En ese patio fui feliz a ratos, a verbenas, a juegos de primos, a huevos cogidos del gallinero, a camadas de gatos ciegos recién nacidos. También fui feliz a ratos en el sótano en el que viví buena parte de mi infancia. Un sótano colgado de una colina que daba al mar, un sótano con las vistas de un ático de zona alta y un patio cuadrado, invadido por las plantas de mi madre, en el que dejé, poco a poco, de jugar con mi hermana y empecé a tumbarme para tomar el sol en bikini y leer o estudiar, un patio al que los vecinos dejaban caer colillas encendidas, o las migas del mantel o un calcetín desparejado. A veces también se caían los pájaros y había que ayudarles a volar, aunque no todos los conseguían, como ese polluelo que no logró sobreponerse al golpe contra el suelo tras caerse del nido que construyeron unas golondrinas que, efectivamente, volvían cada año por primavera. En la casa en la que resido actualmente también hay patio y en él juego, me tumbo, riego las plantas, leo, escribo, barro las plumas que pierden las malditas palomas, tiendo la ropa, recojo la colada y los juguetes que deja Noa tirados por el suelo, limpio el cajón de arena de mi gato, devuelvo balones a los niños de los vecinos y abro y cierro a diario la reja que me mantiene dentro de casa, encerrada, a salvo, pero no sé si feliz; no tengo tiempo para averiguarlo.

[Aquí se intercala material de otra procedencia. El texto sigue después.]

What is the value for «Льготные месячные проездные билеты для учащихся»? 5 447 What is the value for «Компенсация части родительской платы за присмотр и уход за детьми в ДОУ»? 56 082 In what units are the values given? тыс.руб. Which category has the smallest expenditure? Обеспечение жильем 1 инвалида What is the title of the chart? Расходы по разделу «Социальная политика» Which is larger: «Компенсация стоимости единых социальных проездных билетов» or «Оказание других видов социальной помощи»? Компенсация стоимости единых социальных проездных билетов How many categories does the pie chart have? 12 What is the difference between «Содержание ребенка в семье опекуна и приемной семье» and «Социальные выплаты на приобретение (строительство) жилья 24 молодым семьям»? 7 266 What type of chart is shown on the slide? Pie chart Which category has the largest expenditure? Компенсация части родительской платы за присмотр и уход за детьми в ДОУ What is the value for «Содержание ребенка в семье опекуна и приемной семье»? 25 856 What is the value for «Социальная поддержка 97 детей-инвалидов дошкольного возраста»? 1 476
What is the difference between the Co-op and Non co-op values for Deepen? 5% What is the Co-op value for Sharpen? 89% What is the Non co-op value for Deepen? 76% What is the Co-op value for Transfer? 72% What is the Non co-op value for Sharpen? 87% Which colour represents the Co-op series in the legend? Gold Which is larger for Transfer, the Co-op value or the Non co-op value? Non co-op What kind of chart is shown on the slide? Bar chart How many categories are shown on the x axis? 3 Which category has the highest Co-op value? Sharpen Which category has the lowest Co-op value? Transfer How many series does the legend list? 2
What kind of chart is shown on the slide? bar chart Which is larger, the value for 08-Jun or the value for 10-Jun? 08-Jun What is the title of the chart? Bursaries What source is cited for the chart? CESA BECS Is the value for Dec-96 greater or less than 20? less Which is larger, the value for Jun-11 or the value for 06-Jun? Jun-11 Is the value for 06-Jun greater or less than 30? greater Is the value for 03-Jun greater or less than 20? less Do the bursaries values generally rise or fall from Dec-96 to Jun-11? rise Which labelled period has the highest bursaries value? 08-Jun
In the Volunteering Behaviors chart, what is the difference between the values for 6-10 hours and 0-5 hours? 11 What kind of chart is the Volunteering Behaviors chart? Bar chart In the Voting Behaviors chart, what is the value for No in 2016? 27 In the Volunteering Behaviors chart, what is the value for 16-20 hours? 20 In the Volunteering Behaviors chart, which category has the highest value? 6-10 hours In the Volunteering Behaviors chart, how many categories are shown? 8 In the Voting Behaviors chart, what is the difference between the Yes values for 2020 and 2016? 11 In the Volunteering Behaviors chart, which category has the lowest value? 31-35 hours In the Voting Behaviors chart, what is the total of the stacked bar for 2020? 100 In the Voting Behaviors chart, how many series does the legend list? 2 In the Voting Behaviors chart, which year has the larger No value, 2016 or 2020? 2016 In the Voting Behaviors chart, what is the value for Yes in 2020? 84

Parece ser que la única puerta que abro a voluntad es la que da a mi patio. ¿Qué querían decir los griegos al afirmar que, cuando fue abierta, se escaparon del interior de la caja de Pandora todos los males menos la esperanza? ¿Para los antiguos griegos la esperanza era un mal? Después de parir te quedas vacía y lo único que retumba dentro es ese quizá, ese puede que sí, que todo sea ahora posible. Y así me siento, hueca como una caja de resonancia que no hace más que amplificar unos anhelos que permanecen quietos, a buen recaudo, tras mi puerta cerrada.